History of Gilmanton
Written by: Daniel Lancaster
Published in 1845
In 1772, the annual town meeting was on the 12th of March at the house of Stephen Dudley. The article respecting the employing of a minister was again dismissed, it being understood that the Proprietors were to hire preaching for the first ten years.
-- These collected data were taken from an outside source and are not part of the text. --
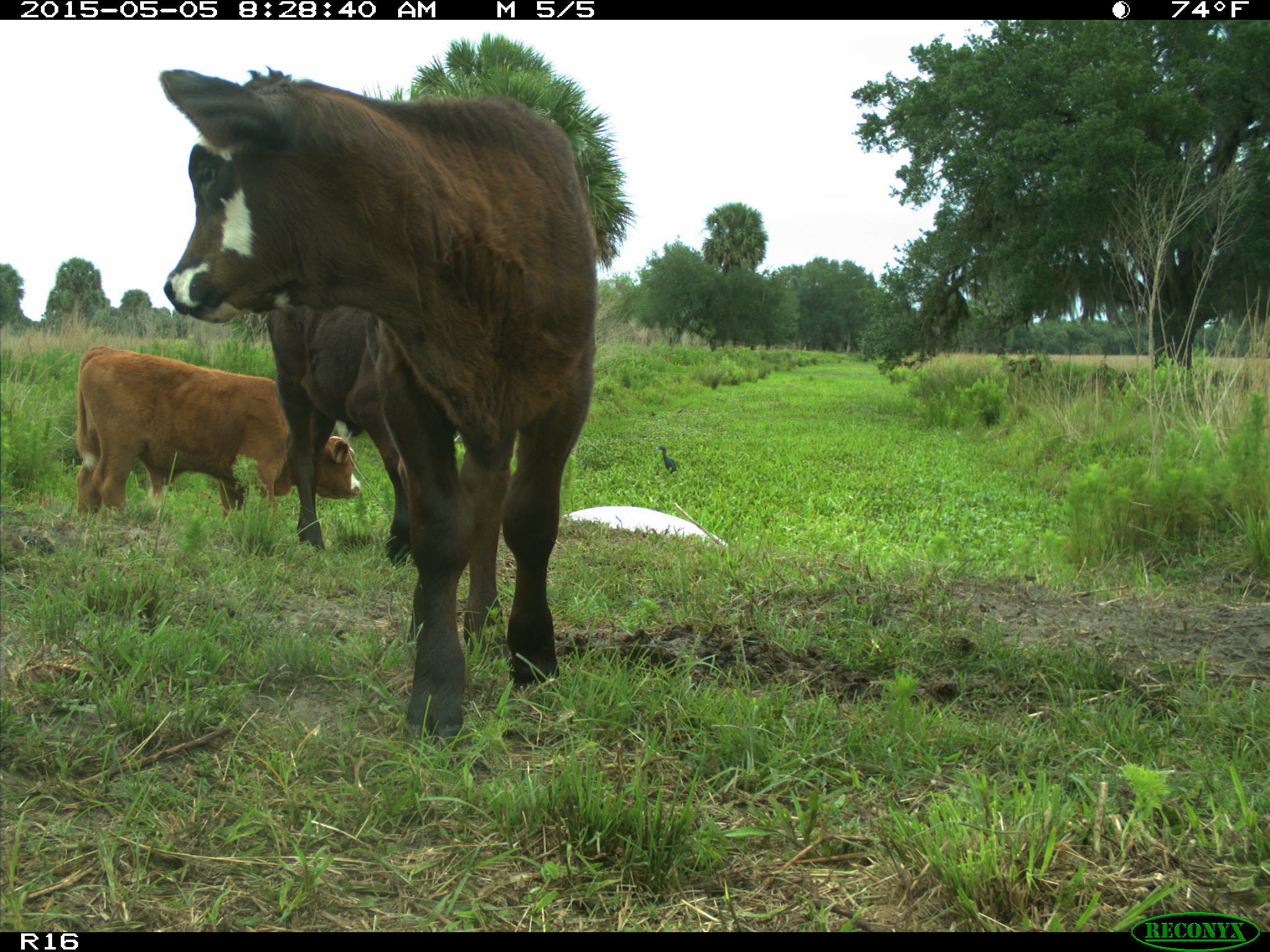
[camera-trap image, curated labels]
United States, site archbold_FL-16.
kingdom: Animalia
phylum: Chordata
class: Mammalia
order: Artiodactyla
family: Bovidae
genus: Bos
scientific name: Bos taurus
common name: domestic cow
Bos taurus (domestic cow).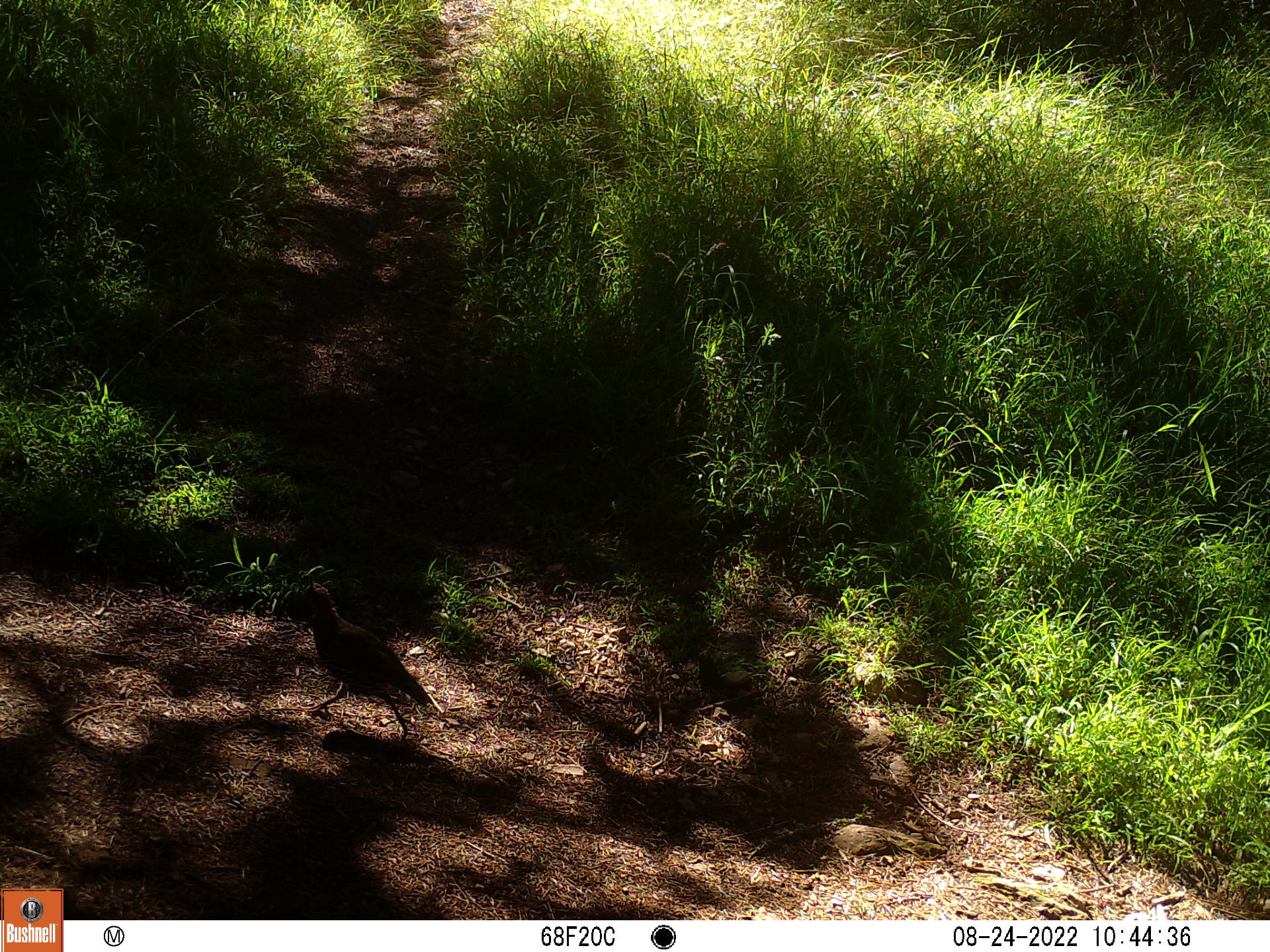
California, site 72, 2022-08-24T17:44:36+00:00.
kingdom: Animalia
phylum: Chordata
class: Aves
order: Galliformes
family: Odontophoridae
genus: Callipepla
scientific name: Callipepla californica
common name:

Israel Farrar moved into town in March, also Edward Smith, John Marsh, Joseph Avery, Isaac Bachelder, James Folsom, Philip Paine, Lowel Sanborn, Benjamin Weeks and Elisha Weed, became inhabitants this year. The Proprietors at their meeting on the 17th of June, appointed Joseph Badger and Ebenezer Smith, Esqrs. and Antipas Gilman, their agents to prosecute in law the bonds of those settlers, who did not fulfill their engagement to settle. The town had now been settled 10 years, and from this time immigration became very rapid and continued to increase until the commencement of the Revolutionary War.
The Proprietors voted to give Samuel Norris 30 acres of lot No. 3, fifth range, of 100 acres Upper Parish, as compensation for his share drawn, most of which was found to be in a pond. Voted to Joseph Badger the remainder of the same lot No. 3, as compensation for collecting the Province Road tax.